The total number of graduates including the class of 1915 is 504. Of this number 335 have been graduated under the superintendency of Mr. C. H. Carson, who looks with pardonable pride upon the many sons and daughters of M. H. S. who are occupying prominent places in the world's activities of today and are still loyal to their alma mater.


One of the institutions of which Marengo is justly proud is her free public library. Through the personal efforts of Mr. M. A. Raney, now deceased, Mr. Carnegie, the famous maker of libraries, was induced to offer the City of Marengo the sum of S10,000 for a free public library, provided the city would furnish one tenth of this amount each year to maintain it. This offer was received by Mr. Raney in a letter dated March 27, 1903. On May 4, 1903, an election was held by the city to determine whether the offer should be accepted and the tax provided for by law be voted. The proposition was carried by an overwhelming majority.

Early in June, 1903, the mayor, Arthur Vette, appointed the nine trustees as follows: Mesdames M. W. Stover, A. M. Henderson and Frank Cook and Messrs. M. A. Raney, Chas. Baumer, Henry Gode, Dr. W. E. Schultze, Jas. J. Glenn and C. H. Carson.

An organization was perfected by the election of M. A. Raney, president; Henry Gode, vice president, and C. H. Carson, secretary.

The site chosen for the building was the corner lot on Marengo Avenue and Hilton Street. The contract for the building was awarded on July 6, 1904. The building was completed and dedicated on August 4, 1905, with appropriate ceremonies.

The first floor contains two reading rooms, a study room, a librarian's room and a book stack room. In the basement is a lecture room which has been well furnished by the Ladies' Ingleside Club of the city.

Through the generosity of private citizens a fund of over fifteen hundred dollars was pledged for the purchase of the first books placed in the library.

Miss Pearl Hamilton was chosen librarian March 27, 1905, and held the position until February, 1913. Miss Bess Keil succeeded Miss Hamilton and was succeeded in August, 1915, by Miss Anna Patterson.

The library has nearly four thousand volumes of well selected books and receives about thirty magazines and other periodicals each month. The library is well patronized by the citizens of Marengo and vicinity and is an institution well worth what it costs.

Mr. M. A. Raney, who served as president of the board from the beginning until his resignation in February, 1913, by reason of his removal from the city, rendered valuable services in promoting the growth and development of the library.

The board at present consists of R. G. Popham, president; Dr. I. N. Crow, vice president; C. H. Carson, secretary; Mrs. Fannie Vance, treasurer and Mrs. Helen Hibbs, Miss Mary Clements, Jas. J. Glenn, Dr. E. N. Brown and J. M. Dower, members.


Churches are on a seperate page, click here for them.

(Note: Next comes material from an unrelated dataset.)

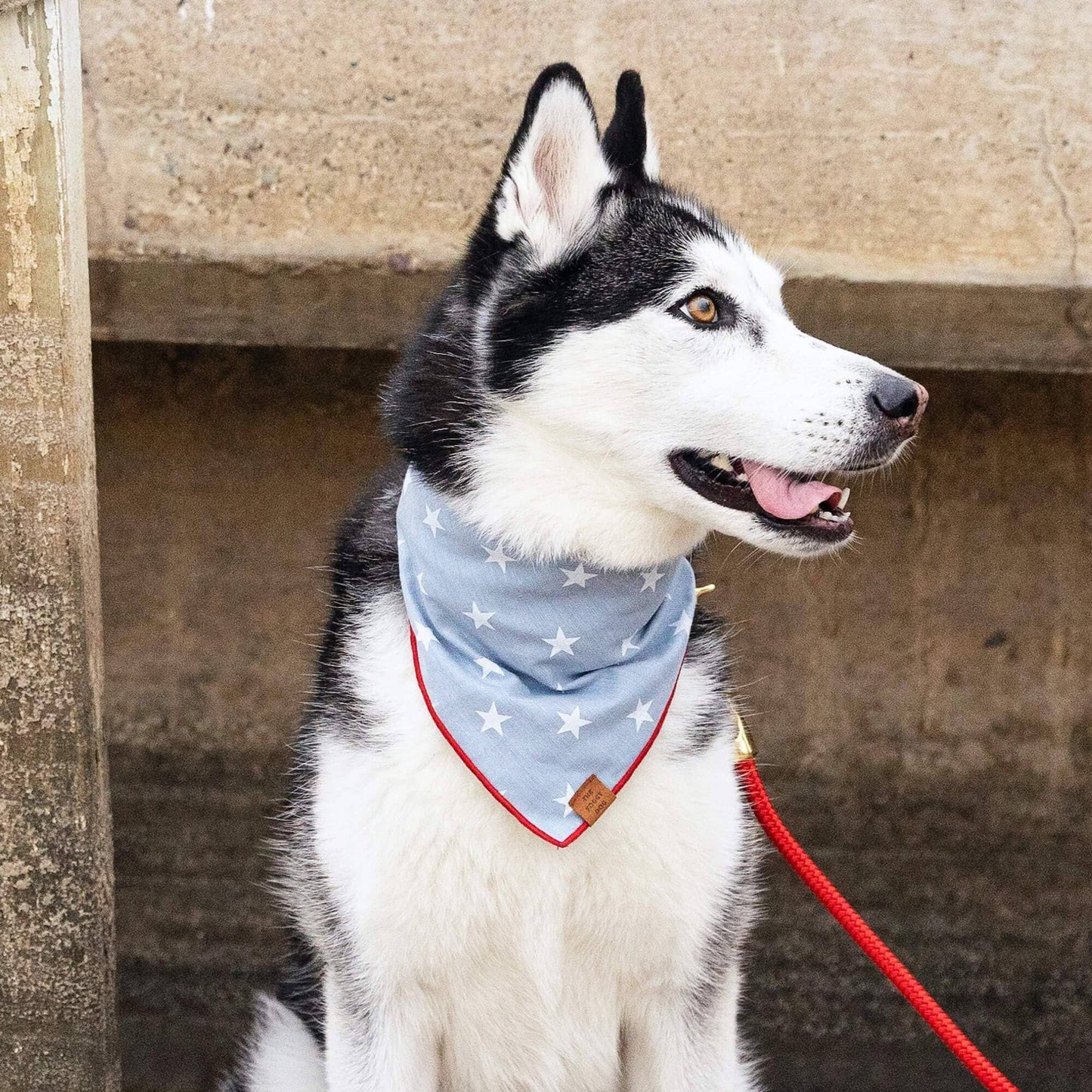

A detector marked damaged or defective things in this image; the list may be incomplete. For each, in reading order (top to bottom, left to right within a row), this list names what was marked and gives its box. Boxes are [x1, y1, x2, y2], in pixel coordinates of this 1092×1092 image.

peeling paint on post [1, 4, 119, 1087]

Marengo Lodge No. 114, Ancient Free and Accepted Masons, was organized August 28, 1857, under dispensation, and the charter was issued by the grand lodge on June 2, 1858. Some of the first members, those who held offices, were: J. H. Gray, William D. Loveridge, N. B. Vineyard, John Dillin, William Martin, John Miller, O. Dillin, A. W. Childress. The first meetings were held in a hall near the northeast corner of the square and then in their own hall at the southwest corner of the square.

Jerusalem Chapter No. 72, Royal Arch Masons, was organized April 4, 1874. Some of the first members were: J. R. Flaugher, O. Dillin, J. T. Hollowell, G. U. Bailey, C. F. Cadle, L. Sheuerman, E. C. Alverson, E. N. Leib, J. M. Rush, J. T. Swaney.

Hebron Lodge No. 148, Independent Order of Odd Fellows, was organized March 1, 1867, with the following charter members: A. J. Morrison, Sylvester Gullet, J. C. Jackson, Jacob Franc, Fred Messner, Leopold Levi. The order first held their meetings in the second story of the old postoffice building on Washington Street, then owned by J. R. Herrin. Then they met in the second story of the Shenerman Brothers Building and later constructed their own hall on the south side of the square.

The Iowa Legion of Honor, Marengo Lodge Fo. 36 was organized and instituted August 20, 1879.

The Ancient Order United Workmen was instituted January 22, 1876. There are several other orders, mostly fraternal insurance lodges, existing in Marengo at the present time.